The boom in natural gas in West Virginia has brought prosperity to some previously deprived parts of the state. However, as the industry booms more workers are paying the ultimate price by losing the lives on the job, according to new figures.
Statistics from the U.S. Department of Labor’s Bureau of Labor Statistics found 13 workers in the state’s oil and gas industry died during the five-year period from 2008 to 2012. The figure is alarming because it’s more than double the number of workers who lost their lives during the previous five-year period from 2004 to 2008 when five workers died, according to the bureau.
The Charleston Gazette reported the rise in worker deaths comes at a time when natural gas production in West Virginia has also more than doubled. The increase in deaths coincides with a rush to tap into the Marcellus Shale reserves. Oil and gas extraction activities also more than doubled in that time, according to data from the U.S. Energy Information Administration.
West Virginia is not alone in paying for the increase in production in lives. Other states that are playing their part in America’s energy boom such as Texas, North Dakota and Pennsylvania have seen increases in worker fatalities, according to the Houston Chronicle.
As a West Virginia injury lawyer I find this trend troubling. It suggests these industries are not putting adequate resources into protecting their workers. The Chronicle reported a decline in deaths in just one state, Wyoming, the only one of eight major states to tap into the energy boom to have “engaged in a sustained state-sponsored effort to reduce workplace fatalities.”
The figures have sparked calls to the Obama administration to launch an initiative to prevent major industry disasters and to address safety problems in the fast-growing oil and gas business.
As well as deaths in the oil and gas industry, worker injuries occur regularly. Last year a fire at an Antero Resource’s natural gas drilling site in Doddridge County, West Virginia injured eight workers.
The Charleston Gazette reported the U.S. Occupational Safety and Health Administration is considering expanding its “process safety management,” or PSM, rule, which requires employers to anticipate potential accident scenarios and take steps to avoid such incidents before they occur. OSHA is considering eliminating the PSM rule exemptions for oil and gas drilling and servicing, and for production facilities.
In a letter to OSHA, the U.S. Chemical Safety Board argued that the exemptions for oil and gas industry sites should be eliminated from the PSM rule.
The CSB said its own review discovered 1,285 incidents oil and gas installations between 2009 and February 2014 that resulted in injuries to workers, deaths, evacuation, damage of more than $500,000 to the facilities or “acute environmental damage.”
A separate report suggests the arrival of oil and gas extraction (known as fracking) industries, increase fatalities on roads around sites.

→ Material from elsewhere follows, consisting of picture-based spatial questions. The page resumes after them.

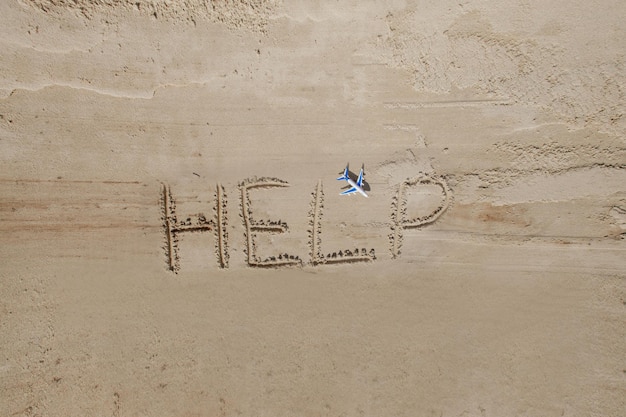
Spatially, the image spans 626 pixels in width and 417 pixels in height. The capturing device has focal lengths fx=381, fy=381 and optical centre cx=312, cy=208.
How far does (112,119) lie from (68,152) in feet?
2.29

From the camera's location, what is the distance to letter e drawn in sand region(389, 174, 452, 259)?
4891mm

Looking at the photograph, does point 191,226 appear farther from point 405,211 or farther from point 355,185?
point 405,211

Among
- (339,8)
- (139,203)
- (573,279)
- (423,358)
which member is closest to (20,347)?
(139,203)

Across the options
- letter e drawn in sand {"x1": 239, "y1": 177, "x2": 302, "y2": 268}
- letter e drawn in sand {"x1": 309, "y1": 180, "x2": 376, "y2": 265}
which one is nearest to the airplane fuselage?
letter e drawn in sand {"x1": 309, "y1": 180, "x2": 376, "y2": 265}

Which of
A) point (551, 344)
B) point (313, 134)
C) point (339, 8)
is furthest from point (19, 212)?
point (551, 344)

An analysis of traffic deaths and census data in six drilling states found in some places, “fatalities have more than quadrupled since 2004 — a period when most American roads have become much safer even as the population has grown,” stated Associated Press.
Oil and gas extraction has brought increased prosperity to parts of West Virginia but at a high price. The workers in these industries do a valiant job but clearly face danger on a regular basis.